> **Written request**:
Copy the material below without changes, starting at the line that contains "Which has the" and continuing through the final line.

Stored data
* BEGIN *
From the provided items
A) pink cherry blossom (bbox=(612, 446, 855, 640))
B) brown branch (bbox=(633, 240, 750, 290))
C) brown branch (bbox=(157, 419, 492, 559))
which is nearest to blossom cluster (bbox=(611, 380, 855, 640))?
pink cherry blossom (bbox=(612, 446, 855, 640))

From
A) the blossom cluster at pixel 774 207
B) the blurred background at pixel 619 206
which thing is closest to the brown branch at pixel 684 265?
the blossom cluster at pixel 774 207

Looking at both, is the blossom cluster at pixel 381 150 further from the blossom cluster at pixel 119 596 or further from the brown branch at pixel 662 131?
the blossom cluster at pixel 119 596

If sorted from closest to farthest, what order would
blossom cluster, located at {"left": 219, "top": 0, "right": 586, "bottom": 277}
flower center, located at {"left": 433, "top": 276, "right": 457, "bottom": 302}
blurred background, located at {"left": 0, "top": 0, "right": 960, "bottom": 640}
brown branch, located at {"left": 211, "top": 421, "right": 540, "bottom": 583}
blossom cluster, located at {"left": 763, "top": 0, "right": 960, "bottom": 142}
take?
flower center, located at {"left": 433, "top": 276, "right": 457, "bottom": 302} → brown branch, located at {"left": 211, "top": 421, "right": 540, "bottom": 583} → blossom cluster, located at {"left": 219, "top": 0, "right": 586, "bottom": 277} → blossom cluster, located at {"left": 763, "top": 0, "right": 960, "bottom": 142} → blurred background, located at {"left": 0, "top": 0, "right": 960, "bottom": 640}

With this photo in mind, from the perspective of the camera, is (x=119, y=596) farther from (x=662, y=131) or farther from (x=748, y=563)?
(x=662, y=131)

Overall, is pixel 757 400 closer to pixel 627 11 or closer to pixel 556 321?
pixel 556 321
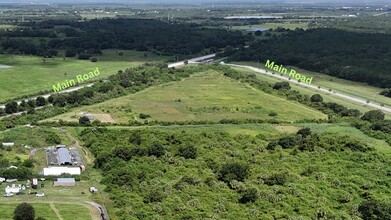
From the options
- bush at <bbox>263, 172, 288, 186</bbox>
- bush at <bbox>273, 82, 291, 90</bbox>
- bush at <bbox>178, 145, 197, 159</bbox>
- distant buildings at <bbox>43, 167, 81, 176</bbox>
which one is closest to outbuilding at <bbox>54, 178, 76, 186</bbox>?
distant buildings at <bbox>43, 167, 81, 176</bbox>

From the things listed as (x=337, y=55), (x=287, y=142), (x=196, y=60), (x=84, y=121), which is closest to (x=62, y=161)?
(x=84, y=121)

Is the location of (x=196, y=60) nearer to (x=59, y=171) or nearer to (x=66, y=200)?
(x=59, y=171)

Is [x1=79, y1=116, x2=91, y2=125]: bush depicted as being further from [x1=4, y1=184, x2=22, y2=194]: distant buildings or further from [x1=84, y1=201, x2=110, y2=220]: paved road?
[x1=84, y1=201, x2=110, y2=220]: paved road

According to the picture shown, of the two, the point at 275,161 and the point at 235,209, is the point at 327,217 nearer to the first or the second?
the point at 235,209

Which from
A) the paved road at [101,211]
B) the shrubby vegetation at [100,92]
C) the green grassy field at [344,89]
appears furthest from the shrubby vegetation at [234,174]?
the green grassy field at [344,89]

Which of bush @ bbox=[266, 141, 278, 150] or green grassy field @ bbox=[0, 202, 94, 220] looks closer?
green grassy field @ bbox=[0, 202, 94, 220]

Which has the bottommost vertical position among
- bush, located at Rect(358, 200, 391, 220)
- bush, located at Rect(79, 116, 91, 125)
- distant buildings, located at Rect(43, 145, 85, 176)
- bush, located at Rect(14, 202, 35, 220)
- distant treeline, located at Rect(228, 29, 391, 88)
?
distant treeline, located at Rect(228, 29, 391, 88)

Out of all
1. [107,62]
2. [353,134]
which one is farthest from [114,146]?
[107,62]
* END *
> **Exercise answer**:
Which has the bottommost vertical position among
- bush, located at Rect(358, 200, 391, 220)
- bush, located at Rect(79, 116, 91, 125)
- distant buildings, located at Rect(43, 145, 85, 176)
- bush, located at Rect(14, 202, 35, 220)
- distant treeline, located at Rect(228, 29, 391, 88)
?
distant treeline, located at Rect(228, 29, 391, 88)

Out of all
1. [107,62]
2. [353,134]
which one is farthest from [114,146]?
[107,62]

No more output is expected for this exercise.